By Clint Boulton  |  Posted 2008-09-12 Print this article Print

Google launches two applications for mobile and wireless gadgets this week as CTIA comes to a close. Search for My Location is available now on Microsoft Windows Mobile devices to help users find businesses closest to them through cellular triangulation, while Google Mobile App for RIM's BlackBerry devices launches to requests for Google Talk support.

There's nothing like the CTIA show to tease fresh mobile software out of companies, which is probably why Google this week introduced two fun mobile applications.
Sept. 11, the company launched Search with My Location, an app that leverages Google's Gears Geolocation API to make it easier for users to find businesses close to them on their Windows Mobile phones.

This is a big deal. As Marissa Mayer, Google's vice president of search products and user experience, pointed out earlier this week, searches based on users' locations will be table stakes for the future of search engines. Expect Nokia, Google, Microsoft, Yahoo and others with plots in mobile to move the location needle forward.
Google seems to have done that with Search with My Location. Previously, when you went to from your phone's browser and ran a local search, the results were tailored to the last location you entered. Search with My Location will approximate your actual location using the same Cell ID technology used by Google maps for mobile.

That means you can type in types of restaurants or night clubs, and the Google app will return relevant options, thanks to the Gears Geolocation API. You can also broaden the search by entering a restaurant type, such as Mexican, and the city you're in, say, San Francisco.

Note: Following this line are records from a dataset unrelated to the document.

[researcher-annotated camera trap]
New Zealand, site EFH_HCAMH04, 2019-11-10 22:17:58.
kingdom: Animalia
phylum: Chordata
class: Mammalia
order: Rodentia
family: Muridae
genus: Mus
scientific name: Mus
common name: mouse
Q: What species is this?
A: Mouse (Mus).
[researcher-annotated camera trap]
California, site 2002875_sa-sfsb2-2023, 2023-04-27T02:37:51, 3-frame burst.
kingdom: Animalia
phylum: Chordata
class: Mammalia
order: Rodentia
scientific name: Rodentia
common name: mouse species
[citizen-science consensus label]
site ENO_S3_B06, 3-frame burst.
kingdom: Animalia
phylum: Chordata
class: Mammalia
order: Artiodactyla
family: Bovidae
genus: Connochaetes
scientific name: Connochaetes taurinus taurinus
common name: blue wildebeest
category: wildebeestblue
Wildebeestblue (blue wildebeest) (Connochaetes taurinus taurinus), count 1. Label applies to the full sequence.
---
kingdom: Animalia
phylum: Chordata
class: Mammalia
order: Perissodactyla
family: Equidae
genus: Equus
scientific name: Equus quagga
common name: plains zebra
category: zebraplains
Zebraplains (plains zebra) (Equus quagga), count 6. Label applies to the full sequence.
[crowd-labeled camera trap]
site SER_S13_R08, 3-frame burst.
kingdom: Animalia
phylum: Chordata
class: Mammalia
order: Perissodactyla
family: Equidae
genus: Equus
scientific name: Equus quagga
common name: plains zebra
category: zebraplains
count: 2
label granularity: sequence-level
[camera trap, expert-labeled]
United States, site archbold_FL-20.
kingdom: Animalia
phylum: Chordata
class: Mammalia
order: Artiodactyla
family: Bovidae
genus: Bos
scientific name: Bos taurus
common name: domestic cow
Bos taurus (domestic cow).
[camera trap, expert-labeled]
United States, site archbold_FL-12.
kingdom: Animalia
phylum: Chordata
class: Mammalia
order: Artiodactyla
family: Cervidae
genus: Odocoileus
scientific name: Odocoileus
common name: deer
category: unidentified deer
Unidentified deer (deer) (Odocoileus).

You'll probably get an option for Colibri, a fab Mexican joint on Geary Street.

When Google first announced the Cell ID technology, which uses cellular phone towers to triangulate your position to tailor results, for Google maps for mobile, users were a bit put off by the notion that Google was tracking them.

To allay those fears, Google promised that Search with My Location was designed so that it doesn't associate your location with any personally identifiable information, even if you are logged in. Also, "We won't send your location until you explicitly opt in, and you can always opt out from the Gears Settings under the Tools menu," the company said.

Search with My Location is available in the United States and the United Kingdom. Users can visit from their phone and click on the My Location link under the search box.

Does your Windows Mobile phone support Search for My Location? Good question.  You can find out here. Meanwhile, Google is working with manufacturers to add support to future phone versions.

In related Google mobile news, the company also released Google Mobile App for BlackBerry as a free download. Users can visit on their BlackBerry devices to download it.

Google promises faster Google search and easy access to previous queries; the Google Suggest feature to cut down on typing; the ability to click once to download and install Google Apps for BlackBerry; direct links to your Google Apps Calendar and Documents/Spreadsheets; and alerts about new versions of Google mobile apps.

According to comments following Google's blog post on this, users are big fans of the app for BlackBerry, at least the ones who could get it to work.

However, some users, such as Symbian Guru, said: "For the love of all things holy, PLEASE release this for S60 soon. Please please please."

Others begged Google for access to Google Talk from their BlackBerrys. I'll wager that will come soon enough.